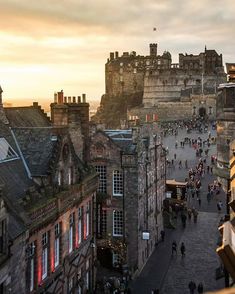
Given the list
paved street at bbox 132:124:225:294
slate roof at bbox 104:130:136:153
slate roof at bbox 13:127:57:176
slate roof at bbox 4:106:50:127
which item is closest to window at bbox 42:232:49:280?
slate roof at bbox 13:127:57:176

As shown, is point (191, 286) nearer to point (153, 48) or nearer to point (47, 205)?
point (47, 205)

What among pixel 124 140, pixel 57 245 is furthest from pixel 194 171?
pixel 57 245

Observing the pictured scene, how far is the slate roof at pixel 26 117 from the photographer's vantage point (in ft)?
79.0

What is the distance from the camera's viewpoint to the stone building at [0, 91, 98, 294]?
600 inches

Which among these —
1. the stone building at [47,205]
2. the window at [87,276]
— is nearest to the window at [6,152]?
the stone building at [47,205]

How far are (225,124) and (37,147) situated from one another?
27.2 feet

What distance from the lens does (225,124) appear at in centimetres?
1602

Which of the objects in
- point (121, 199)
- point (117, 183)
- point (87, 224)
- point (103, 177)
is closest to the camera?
point (87, 224)

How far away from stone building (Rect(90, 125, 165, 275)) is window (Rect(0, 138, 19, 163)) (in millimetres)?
10118

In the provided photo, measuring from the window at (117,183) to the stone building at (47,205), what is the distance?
4.24 meters

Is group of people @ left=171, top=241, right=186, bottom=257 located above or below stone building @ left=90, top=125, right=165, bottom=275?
below

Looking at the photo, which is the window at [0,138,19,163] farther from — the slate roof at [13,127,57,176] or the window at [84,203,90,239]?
the window at [84,203,90,239]

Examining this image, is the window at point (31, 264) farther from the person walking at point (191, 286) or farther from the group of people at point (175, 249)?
the group of people at point (175, 249)

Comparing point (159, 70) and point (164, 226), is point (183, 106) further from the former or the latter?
point (164, 226)
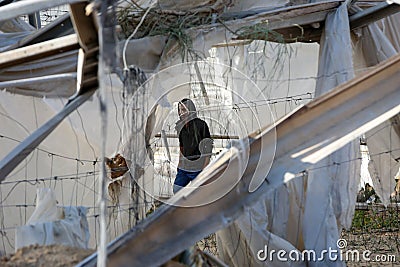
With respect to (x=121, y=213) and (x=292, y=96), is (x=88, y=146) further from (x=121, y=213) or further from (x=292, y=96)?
(x=292, y=96)

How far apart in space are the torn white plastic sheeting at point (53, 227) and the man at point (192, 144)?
6.54 feet

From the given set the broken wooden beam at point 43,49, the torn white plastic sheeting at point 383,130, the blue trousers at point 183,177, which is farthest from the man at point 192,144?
the broken wooden beam at point 43,49

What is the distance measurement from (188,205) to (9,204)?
386 centimetres

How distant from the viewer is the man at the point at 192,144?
5820mm

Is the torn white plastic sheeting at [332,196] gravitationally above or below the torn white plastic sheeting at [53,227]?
above

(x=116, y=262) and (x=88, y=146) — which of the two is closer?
(x=116, y=262)

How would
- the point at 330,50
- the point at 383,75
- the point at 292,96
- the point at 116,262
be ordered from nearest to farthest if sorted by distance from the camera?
the point at 116,262
the point at 383,75
the point at 330,50
the point at 292,96

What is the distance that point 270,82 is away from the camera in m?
6.25

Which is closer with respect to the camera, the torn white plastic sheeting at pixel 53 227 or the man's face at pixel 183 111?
the torn white plastic sheeting at pixel 53 227

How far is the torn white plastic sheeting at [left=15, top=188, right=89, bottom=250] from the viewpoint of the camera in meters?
3.48

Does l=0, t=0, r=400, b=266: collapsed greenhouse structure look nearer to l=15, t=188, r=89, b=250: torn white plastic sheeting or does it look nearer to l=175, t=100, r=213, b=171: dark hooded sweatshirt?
l=15, t=188, r=89, b=250: torn white plastic sheeting

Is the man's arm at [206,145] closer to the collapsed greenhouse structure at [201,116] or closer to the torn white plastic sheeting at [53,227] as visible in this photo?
→ the collapsed greenhouse structure at [201,116]

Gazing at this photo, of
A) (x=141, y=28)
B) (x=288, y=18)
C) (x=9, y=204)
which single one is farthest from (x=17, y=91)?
(x=288, y=18)

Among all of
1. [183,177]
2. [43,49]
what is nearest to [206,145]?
[183,177]
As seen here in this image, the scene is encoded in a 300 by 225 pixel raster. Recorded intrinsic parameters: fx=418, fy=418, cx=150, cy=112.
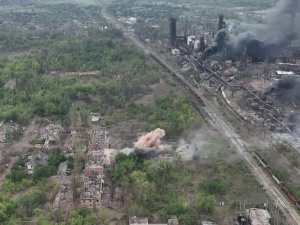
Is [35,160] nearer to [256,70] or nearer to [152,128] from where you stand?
[152,128]

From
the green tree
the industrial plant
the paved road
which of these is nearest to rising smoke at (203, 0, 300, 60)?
the industrial plant

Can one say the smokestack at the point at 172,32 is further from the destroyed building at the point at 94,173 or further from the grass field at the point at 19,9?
the grass field at the point at 19,9

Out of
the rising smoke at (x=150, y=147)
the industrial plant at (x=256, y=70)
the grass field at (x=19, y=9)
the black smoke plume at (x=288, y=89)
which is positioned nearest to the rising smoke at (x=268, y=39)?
the industrial plant at (x=256, y=70)

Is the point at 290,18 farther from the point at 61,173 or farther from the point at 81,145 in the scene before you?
the point at 61,173

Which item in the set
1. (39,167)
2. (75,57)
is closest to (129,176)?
(39,167)

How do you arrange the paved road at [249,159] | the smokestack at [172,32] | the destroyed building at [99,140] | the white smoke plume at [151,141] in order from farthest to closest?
the smokestack at [172,32]
the destroyed building at [99,140]
the white smoke plume at [151,141]
the paved road at [249,159]

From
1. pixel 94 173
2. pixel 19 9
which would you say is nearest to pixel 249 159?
pixel 94 173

+++

== Challenge ==
Repeat the lines above exactly, and keep every picture out.

== Response ==
Given the list
paved street at bbox 132:124:225:294
slate roof at bbox 104:130:136:153
slate roof at bbox 13:127:57:176
slate roof at bbox 4:106:50:127
which item is closest to window at bbox 42:232:49:280?
slate roof at bbox 13:127:57:176

As shown, is point (191, 286) nearer to point (153, 48) or nearer to point (47, 205)?
point (47, 205)

What among pixel 124 140, pixel 57 245 is furthest from pixel 194 171?
pixel 57 245

Observing the pictured scene, how far is the slate roof at pixel 26 117 from the photographer's vantage point (in ft)?
79.0

What is the distance from the camera's viewpoint to the stone building at [0, 91, 98, 294]?
600 inches

Which among these —
1. the stone building at [47,205]
2. the window at [87,276]
— is nearest to the window at [6,152]?
the stone building at [47,205]

How far are (225,124) and (37,147) situated from one another?
27.2 feet

What distance from the lens does (225,124) appear at in centimetres?
1602

Which of the objects in
- point (121, 199)
- point (117, 183)
- point (87, 224)
- point (103, 177)
is closest to the camera?
point (87, 224)

How far away from stone building (Rect(90, 125, 165, 275)) is window (Rect(0, 138, 19, 163)) (in millimetres)?
10118

In the provided photo, measuring from the window at (117,183) to the stone building at (47,205), what is the distance?
4.24 meters

Is group of people @ left=171, top=241, right=186, bottom=257 located above or below stone building @ left=90, top=125, right=165, bottom=275?
below

Looking at the photo, which is the window at [0,138,19,163] farther from — the slate roof at [13,127,57,176] or the window at [84,203,90,239]?
the window at [84,203,90,239]

Examining this image, is the window at point (31, 264) farther from the person walking at point (191, 286) or farther from the group of people at point (175, 249)?
the group of people at point (175, 249)

Comparing point (159, 70) and point (164, 226), is point (183, 106) further from the former or the latter?
point (164, 226)
With respect to (x=121, y=213) and (x=292, y=96), is (x=88, y=146) further from (x=121, y=213) or further from (x=292, y=96)?
(x=292, y=96)

How far apart in space are the torn white plastic sheeting at point (53, 227) and the man at point (192, 144)?
6.54 feet

From the given set the broken wooden beam at point 43,49, the torn white plastic sheeting at point 383,130, the blue trousers at point 183,177, which is farthest from the man at point 192,144?
the broken wooden beam at point 43,49

What is the distance measurement from (188,205) to (9,204)?
386 centimetres

How distant from the viewer is the man at the point at 192,144?
5820mm

Is the torn white plastic sheeting at [332,196] gravitationally above or below the torn white plastic sheeting at [53,227]?
above

(x=116, y=262) and (x=88, y=146) — which of the two is closer?
(x=116, y=262)

How would
- the point at 330,50
- the point at 383,75
- the point at 292,96
- the point at 116,262
be ordered from nearest to farthest if sorted by distance from the camera?
the point at 116,262
the point at 383,75
the point at 330,50
the point at 292,96

What is the distance that point 270,82 is away from the camera in m?
6.25

Which is closer with respect to the camera, the torn white plastic sheeting at pixel 53 227 or the man's face at pixel 183 111?
the torn white plastic sheeting at pixel 53 227

How far is the torn white plastic sheeting at [left=15, top=188, right=89, bottom=250] from the viewpoint of the camera in meters?
3.48

Does l=0, t=0, r=400, b=266: collapsed greenhouse structure look nearer to l=15, t=188, r=89, b=250: torn white plastic sheeting or does it look nearer to l=175, t=100, r=213, b=171: dark hooded sweatshirt?
l=15, t=188, r=89, b=250: torn white plastic sheeting

Is the man's arm at [206,145] closer to the collapsed greenhouse structure at [201,116] or closer to the torn white plastic sheeting at [53,227] as visible in this photo?
→ the collapsed greenhouse structure at [201,116]

Gazing at this photo, of
A) (x=141, y=28)
B) (x=288, y=18)
C) (x=9, y=204)
which single one is farthest from (x=17, y=91)?
(x=288, y=18)

Among all of
1. [183,177]
2. [43,49]
what is nearest to [206,145]?
[183,177]
As seen here in this image, the scene is encoded in a 300 by 225 pixel raster. Recorded intrinsic parameters: fx=418, fy=418, cx=150, cy=112.
Is [35,160] nearer to [256,70] or nearer to [152,128] from where you stand?
[152,128]

From
the green tree
the industrial plant
the paved road
which of these is nearest to rising smoke at (203, 0, 300, 60)?
the industrial plant

Can one say the smokestack at the point at 172,32 is further from the destroyed building at the point at 94,173 or further from the grass field at the point at 19,9?
the grass field at the point at 19,9

Out of
the rising smoke at (x=150, y=147)
the industrial plant at (x=256, y=70)
the grass field at (x=19, y=9)
the black smoke plume at (x=288, y=89)
which is positioned nearest to the rising smoke at (x=268, y=39)?
the industrial plant at (x=256, y=70)

Is the point at 290,18 farther from the point at 61,173 or farther from the point at 81,145 in the scene before you?
the point at 61,173

Which item in the set
1. (39,167)
2. (75,57)
is closest to (129,176)?
(39,167)

How do you arrange the paved road at [249,159] | the smokestack at [172,32] | the destroyed building at [99,140] | the white smoke plume at [151,141] in order from farthest to closest?
the smokestack at [172,32]
the destroyed building at [99,140]
the white smoke plume at [151,141]
the paved road at [249,159]

From
1. pixel 94 173
2. pixel 19 9
which would you say is nearest to pixel 249 159?
pixel 94 173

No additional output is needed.